一石激起千层浪,部分流民醒悟,反戈击杀身边死士。
然仍有百人余众被蛊毒迷心,抱死士大腿狂啃,其状如魔。
沈潇望着自相残杀的流民,心中剧痛,系统终端却再次提示:
[检测到宿主触发「人性之恶」剧情,获得积分3000,解锁「洞察·民变」技能!]
他挥剑斩断最后一名死士咽喉,对徐文道:“速令陈霄煮‘驱蛊粥’,以吾血为引。
至于这些被蛊毒侵蚀心智者……”沈潇声音低沉,“送至太行灵田,以灵气净化。”
是夜,洛阳城暗流涌动。
沈潇独坐王允旧宅,轻抚大夏龙雀剑,见剑鞘内藏着王允临终血书:“流民如水,可载舟亦可覆舟,然覆舟者,非水之过,乃治水者失其道也。”
系统终端蓝光映着窗外流民身影,有的在粥棚前感恩流涕,有的在墙角对月狂吠。
沈潇握剑长叹:“吾虽知人性有恶,却仍要治这恶疾。
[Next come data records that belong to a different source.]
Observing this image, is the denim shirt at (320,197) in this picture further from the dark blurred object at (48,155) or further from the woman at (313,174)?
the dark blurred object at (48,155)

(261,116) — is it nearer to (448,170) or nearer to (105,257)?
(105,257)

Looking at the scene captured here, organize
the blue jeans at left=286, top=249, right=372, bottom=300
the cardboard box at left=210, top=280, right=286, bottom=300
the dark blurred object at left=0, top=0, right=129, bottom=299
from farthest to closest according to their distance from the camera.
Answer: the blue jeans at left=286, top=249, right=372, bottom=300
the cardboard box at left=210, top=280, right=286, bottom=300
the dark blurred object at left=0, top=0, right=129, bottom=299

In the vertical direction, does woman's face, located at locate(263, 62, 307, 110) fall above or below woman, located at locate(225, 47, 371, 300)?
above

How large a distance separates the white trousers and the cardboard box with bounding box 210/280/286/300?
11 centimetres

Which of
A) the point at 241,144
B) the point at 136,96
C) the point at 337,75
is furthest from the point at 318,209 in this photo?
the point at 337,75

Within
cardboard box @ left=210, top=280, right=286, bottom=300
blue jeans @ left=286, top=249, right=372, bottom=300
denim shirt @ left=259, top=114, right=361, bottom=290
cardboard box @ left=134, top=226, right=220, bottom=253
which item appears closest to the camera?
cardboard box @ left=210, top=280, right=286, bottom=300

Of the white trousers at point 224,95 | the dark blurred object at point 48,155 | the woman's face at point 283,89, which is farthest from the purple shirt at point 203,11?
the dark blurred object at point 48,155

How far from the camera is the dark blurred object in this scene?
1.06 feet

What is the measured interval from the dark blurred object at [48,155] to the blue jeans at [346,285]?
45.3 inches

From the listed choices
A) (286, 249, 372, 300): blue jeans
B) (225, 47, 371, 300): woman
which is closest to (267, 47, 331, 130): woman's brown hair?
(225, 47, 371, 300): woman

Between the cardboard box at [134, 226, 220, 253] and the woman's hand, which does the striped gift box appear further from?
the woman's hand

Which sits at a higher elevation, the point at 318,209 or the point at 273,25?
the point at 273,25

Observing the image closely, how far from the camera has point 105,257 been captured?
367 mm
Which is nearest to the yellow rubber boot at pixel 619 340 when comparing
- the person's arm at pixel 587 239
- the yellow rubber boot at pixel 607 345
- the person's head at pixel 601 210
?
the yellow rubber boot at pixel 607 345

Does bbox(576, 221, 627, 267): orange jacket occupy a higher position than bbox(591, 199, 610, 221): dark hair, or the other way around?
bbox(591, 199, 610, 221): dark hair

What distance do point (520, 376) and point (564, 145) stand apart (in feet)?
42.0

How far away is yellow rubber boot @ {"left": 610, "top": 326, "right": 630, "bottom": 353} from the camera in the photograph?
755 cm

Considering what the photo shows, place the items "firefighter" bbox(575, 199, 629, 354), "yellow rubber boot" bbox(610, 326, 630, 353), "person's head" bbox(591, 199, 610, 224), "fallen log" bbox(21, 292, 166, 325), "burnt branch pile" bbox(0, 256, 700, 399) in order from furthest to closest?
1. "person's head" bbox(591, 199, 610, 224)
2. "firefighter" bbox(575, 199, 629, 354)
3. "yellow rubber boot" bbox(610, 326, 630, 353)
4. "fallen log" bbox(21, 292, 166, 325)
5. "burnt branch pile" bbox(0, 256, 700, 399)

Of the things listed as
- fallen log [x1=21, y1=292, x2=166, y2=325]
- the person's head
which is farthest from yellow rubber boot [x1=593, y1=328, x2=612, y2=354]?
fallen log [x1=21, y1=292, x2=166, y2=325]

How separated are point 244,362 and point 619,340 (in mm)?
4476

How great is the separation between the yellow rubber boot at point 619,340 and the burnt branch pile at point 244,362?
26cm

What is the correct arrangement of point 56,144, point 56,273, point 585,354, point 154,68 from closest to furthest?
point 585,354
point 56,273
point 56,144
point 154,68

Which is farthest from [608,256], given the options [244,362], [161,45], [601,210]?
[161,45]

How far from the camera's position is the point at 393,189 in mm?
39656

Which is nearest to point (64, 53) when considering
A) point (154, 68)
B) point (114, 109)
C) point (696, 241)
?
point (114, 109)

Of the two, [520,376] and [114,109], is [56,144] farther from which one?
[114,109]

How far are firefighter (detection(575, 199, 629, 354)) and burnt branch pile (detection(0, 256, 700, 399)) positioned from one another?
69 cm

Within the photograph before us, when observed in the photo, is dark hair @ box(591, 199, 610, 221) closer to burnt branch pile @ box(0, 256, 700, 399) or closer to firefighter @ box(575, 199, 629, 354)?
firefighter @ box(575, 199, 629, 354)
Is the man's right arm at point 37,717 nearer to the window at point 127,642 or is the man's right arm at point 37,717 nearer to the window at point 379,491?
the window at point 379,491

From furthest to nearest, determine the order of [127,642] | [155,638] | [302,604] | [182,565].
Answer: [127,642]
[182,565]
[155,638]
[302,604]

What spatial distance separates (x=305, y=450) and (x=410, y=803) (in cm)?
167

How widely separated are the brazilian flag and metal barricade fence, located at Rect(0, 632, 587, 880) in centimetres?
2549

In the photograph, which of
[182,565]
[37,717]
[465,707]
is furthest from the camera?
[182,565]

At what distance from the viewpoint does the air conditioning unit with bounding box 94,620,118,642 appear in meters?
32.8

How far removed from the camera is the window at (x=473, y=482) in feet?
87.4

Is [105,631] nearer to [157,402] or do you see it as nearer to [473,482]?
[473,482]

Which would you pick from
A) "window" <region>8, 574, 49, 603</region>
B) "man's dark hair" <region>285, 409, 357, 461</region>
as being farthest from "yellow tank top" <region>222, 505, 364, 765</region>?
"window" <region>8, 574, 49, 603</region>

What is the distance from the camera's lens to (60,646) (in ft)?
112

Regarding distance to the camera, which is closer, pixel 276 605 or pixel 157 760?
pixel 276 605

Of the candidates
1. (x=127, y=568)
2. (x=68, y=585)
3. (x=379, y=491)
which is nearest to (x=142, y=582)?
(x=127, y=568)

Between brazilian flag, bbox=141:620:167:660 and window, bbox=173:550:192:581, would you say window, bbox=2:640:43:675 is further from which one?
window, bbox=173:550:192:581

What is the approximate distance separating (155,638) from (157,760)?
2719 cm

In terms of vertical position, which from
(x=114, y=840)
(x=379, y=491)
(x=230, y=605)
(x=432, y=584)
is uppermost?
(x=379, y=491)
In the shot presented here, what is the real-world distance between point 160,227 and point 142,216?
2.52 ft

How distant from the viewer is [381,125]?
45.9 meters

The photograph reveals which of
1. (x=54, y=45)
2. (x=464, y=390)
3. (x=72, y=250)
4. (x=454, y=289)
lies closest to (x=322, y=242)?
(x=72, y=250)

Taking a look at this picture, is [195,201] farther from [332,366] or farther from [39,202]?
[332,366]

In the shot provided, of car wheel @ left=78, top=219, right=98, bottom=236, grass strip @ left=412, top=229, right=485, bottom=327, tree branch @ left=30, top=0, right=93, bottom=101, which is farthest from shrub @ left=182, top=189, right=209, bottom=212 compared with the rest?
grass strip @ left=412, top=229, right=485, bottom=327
”
正是:
敖仓开赈济苍生,吕进焚城鬼夜哭。
龙纹凝血破蛊毒,雪蚕噬果藏祸心。
流民狂呼疑毒手,义将血证鉴忠忱。
莫道流民恩易负,从来仁政得天心。
剑挑义旗开新世,袖藏血书警古今。
且看天道循环处,不斩奸邪不罢兵!
却说阳城内,吕进踞武德殿,甲胄未卸,指缝血垢己凝作紫黑。
阶下陈尸狼藉,皆洛阳士族首级。
探马连报:“沈潇在敖仓开仓赈济,流民归附者日增万计,其势己成燎原!”
“虎牢关守将叛降袁本初,敌军前锋距洛阳不足百里!”
“城内粮库遭纵火,仅存三日之粮!”
吕进踢翻案几,王允绝笔血书飘落足畔,喝道:“慌……”
话音未落,忽闻城北方向杀声震天,探马再报:“袁本初部将颜磊破虎牢关,正朝阳杀来!”
吕进冲至城楼,见远处烟尘蔽日,袁本初“袁”字大旗己隐约可见。
他转头望向城南,沈潇的“沈”字流民大军如黑云压城,阳城西门皆被围得水泄不通。
他望向舆图,见阳城粮道早被沈潇截断,己成孤城。
指尖划过地图上的河间郡,忽忆起公孙胜素日好大喜功,且与袁本初有磐河旧怨,眼珠一转,计上心来。
握剑之手青筋暴起,忽忆起厉枭佞临终前狞笑:“吕进,汝终是棋子。”
心中惊惶更甚,咬牙道:“留得青山在,不愁没柴烧!沈潇若破城,必屠尽吾部。公孙胜虽愚,却需吾制衡本初——此乃唯一生机!”
遂命亲卫收拾金珠,率五千残兵开西门突围,临行前纵火焚城,火光中“武德殿”匾额轰然倒塌。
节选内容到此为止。